Yesterday’s ordeal has sparked renewed calls for a trading regulations overhaul.
Yesterday’s ordeal has sparked renewed calls for a trading regulations overhaul. News Corp Australia

How long is that line? Calls to change Labour Day trading

RETAILERS have called on the State Government to urgently pass legislation allowing major stores to open on Labour Day to stop the farcical scenes seen at a Brisbane supermarket yesterday.

With most supermarkets forced to close for yesterday's Labour Day holiday, shoppers flocked to the Brisbane Airport DFO, where the state's only 24-hour Woolworths was able to open, creating massive queues that snaked around the shop.

Frustrated shopper Ashah Miller from Hamilton said: "I understand the unions and why they do it, but everybody else shouldn't have to (have the day off).

"A lot of people were putting stuff back because they didn't want to wait in line."

Legislation is before State Parliament to liberalise trading hours across the state, but currently supermarkets, department stores, wholesalers and car and caravan dealerships must close on Labour Day as well as Good Friday, Anzac Day and Christmas Day.

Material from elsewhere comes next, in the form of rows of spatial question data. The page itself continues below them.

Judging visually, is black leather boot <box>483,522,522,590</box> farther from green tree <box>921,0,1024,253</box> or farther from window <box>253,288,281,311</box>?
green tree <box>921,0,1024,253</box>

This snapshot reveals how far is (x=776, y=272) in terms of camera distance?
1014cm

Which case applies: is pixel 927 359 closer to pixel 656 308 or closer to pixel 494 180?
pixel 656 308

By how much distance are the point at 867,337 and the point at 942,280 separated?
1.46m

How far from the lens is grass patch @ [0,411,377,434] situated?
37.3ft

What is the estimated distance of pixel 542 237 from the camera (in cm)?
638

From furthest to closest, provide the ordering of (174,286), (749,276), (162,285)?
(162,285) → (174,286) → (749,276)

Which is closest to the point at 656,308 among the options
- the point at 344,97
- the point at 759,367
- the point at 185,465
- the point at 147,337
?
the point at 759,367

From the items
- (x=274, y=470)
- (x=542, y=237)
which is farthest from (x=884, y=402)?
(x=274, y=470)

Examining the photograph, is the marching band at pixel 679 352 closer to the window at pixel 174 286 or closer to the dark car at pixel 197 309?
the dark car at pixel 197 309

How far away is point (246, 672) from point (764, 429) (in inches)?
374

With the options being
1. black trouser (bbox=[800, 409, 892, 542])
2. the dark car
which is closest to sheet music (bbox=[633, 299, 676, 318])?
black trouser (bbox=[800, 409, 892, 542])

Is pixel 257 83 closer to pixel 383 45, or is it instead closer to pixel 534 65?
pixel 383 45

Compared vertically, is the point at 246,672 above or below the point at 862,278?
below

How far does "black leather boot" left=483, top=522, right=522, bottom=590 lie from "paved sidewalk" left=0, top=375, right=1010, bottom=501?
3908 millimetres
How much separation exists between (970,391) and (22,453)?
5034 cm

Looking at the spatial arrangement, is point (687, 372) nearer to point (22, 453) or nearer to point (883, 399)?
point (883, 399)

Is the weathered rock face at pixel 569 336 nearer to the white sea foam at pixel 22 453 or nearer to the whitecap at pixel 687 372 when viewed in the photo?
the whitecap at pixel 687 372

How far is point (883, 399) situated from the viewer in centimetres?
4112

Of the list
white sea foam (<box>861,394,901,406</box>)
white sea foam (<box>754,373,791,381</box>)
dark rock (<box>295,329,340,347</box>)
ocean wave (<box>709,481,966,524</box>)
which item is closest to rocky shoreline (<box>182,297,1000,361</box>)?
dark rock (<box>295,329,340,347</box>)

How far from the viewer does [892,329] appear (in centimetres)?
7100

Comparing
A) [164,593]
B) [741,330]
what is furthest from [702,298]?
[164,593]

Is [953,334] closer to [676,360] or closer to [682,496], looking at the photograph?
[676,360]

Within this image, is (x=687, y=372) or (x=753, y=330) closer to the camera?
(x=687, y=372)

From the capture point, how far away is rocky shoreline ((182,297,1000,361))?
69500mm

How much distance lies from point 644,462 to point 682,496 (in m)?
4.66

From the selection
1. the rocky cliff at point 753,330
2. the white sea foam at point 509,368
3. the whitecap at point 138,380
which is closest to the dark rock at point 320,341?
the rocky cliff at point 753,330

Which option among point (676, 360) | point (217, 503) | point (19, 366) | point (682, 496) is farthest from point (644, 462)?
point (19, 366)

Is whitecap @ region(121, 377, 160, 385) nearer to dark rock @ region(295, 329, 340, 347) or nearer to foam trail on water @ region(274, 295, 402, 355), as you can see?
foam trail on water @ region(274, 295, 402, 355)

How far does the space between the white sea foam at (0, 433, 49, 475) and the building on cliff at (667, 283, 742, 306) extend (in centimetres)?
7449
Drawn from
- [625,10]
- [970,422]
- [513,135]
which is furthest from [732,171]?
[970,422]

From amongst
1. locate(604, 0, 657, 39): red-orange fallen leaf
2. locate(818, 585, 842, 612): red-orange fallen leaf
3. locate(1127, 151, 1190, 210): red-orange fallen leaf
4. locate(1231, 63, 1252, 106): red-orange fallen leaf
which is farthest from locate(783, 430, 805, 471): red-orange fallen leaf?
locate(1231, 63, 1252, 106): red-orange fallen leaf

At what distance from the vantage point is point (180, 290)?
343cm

Not browsing, lining up... the queue stretches up and down aisles at Woolworths DFO Brisbane yesterday.
Not browsing, lining up... the queue stretches up and down aisles at Woolworths DFO Brisbane yesterday. News Corp Australia

National Retail Association chief executive Dominique Lamb said the state's economy was based on tourism and would benefit from an attitude that catered to people who wanted to shop.

"It's our view that Labour Day should be a trading day and retailers should be able to meet the needs of customers," she said.

"There is demand and retailers should be given the right to trade."

Opposition industrial relations spokesman Jarrod Bleijie said the Government had botched the trading hours reforms.

"Trading hours in Queensland are in a complete mess at the moment," he said.

Under current legislation, most other shops were able to trade yesterday but many chose to shut their doors.

Chamber of Commerce and Industry Queensland senior policy adviser Catherine Pham said the main issue for these businesses was that they could not turn a profit. "Having to close your doors and restrict trading or choosing to close because being open is not feasible, especially with penalty rates, is certainly detrimental to business," she said.